Short task
Lay out the records below as a Markdown table with two columns, Row and Text. Give each line its row number and leave out any blank lines.

****************

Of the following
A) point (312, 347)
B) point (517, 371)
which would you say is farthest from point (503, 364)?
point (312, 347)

****************

Finished task
| Row | Text |
|---|---|
| 1 | Of the following |
| 2 | A) point (312, 347) |
| 3 | B) point (517, 371) |
| 4 | which would you say is farthest from point (503, 364)? |
| 5 | point (312, 347) |